To speed up relief distribution, the SBA relaxed internal controls, according to the SBA’s own Office of Inspector General. The office reported in October that this resulted in “billions of dollars in potentially fraudulent loans and loans to potentially ineligible businesses.”

This fraud has impacted dozens of Johnson County residents.

A Shawnee Mission Post analysis revealed that the addresses, and in most cases the names, of at least 35 Johnson County residents have been used to apply for loans to apparently non-existent or fake farm businesses. All told, the fraud in these cases topped $940,000.

That’s only about 0.3% of the total $295 million in EIDL payments approved for Johnson County entities. But for individuals like Sanders, who worry about being held liable for a loan she never took out, it’s a big headache.

Real-world consequences

In December, the SBA was court-ordered to release the names, addresses and loan amounts of all loans made under EIDL as well as the larger and more well-known Paycheck Protection Program, or PPP, which went towards helping small businesses keep employees on payroll.

To find instances of fraud, the Shawnee Mission Post narrowed this database to EIDL loans applied for in Johnson County. Then, the Post narrowed that list to those with “farm” in the applicant name. If the business did not appear in a Google search or the Kansas Secretary of State’s Business Entity Database, the Post reached out to the owner of the property.

The loan amounts fraudulently taken out using these Johnson County residents’ addresses range from $3,600 to $123,500.
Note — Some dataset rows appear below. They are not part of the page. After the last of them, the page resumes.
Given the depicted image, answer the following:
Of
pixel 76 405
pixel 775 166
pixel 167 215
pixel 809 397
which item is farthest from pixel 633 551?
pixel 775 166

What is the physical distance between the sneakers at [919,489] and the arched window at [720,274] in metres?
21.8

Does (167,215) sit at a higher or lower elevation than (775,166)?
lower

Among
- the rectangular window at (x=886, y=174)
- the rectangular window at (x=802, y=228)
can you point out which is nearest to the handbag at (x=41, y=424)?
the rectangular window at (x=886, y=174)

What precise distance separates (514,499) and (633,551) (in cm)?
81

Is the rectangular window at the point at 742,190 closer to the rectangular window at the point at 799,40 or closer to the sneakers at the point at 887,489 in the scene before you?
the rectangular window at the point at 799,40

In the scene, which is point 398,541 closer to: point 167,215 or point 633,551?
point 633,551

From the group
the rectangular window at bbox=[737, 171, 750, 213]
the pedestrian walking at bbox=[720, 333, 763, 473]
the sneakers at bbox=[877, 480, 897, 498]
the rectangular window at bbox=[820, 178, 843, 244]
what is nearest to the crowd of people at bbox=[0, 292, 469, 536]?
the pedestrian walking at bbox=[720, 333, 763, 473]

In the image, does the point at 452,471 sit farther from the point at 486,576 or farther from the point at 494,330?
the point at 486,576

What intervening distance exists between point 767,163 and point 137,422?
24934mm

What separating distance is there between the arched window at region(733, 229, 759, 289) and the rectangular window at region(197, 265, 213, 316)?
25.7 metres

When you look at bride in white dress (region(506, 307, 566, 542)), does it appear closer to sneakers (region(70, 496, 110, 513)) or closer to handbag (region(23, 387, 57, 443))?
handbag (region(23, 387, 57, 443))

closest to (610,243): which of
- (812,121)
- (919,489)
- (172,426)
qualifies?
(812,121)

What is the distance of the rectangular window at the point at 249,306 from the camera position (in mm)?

The addresses accompanying the entity’s application were, in most cases, typical residential homes like Suzanne Sanders’, but were listed as vegetable farms, tomato farms, poultry farms and potato farms.

“As much as I love potatoes, and would love to make vodka, that is not me,” said Paige Darby of Olathe.

The database lists a $9,800 loan to Paige Darby Potatoe Farms.

Police investigating some cases — but finding fraudsters is difficult

Local law enforcement agencies say they have only heard of a few cases related to such alleged pandemic relief fraud.

The Shawnee Police Department was contacted by at least one resident who called after being notified by the Post that their address was in the federal database. The Olathe Police Department says it has received two reports in the past month, one for a loan of $68,600 and another for $75,600.

Police departments in Lenexa, Overland Park and Shawnee all told the Post they have received no reports or heard no complaints about this type of scam.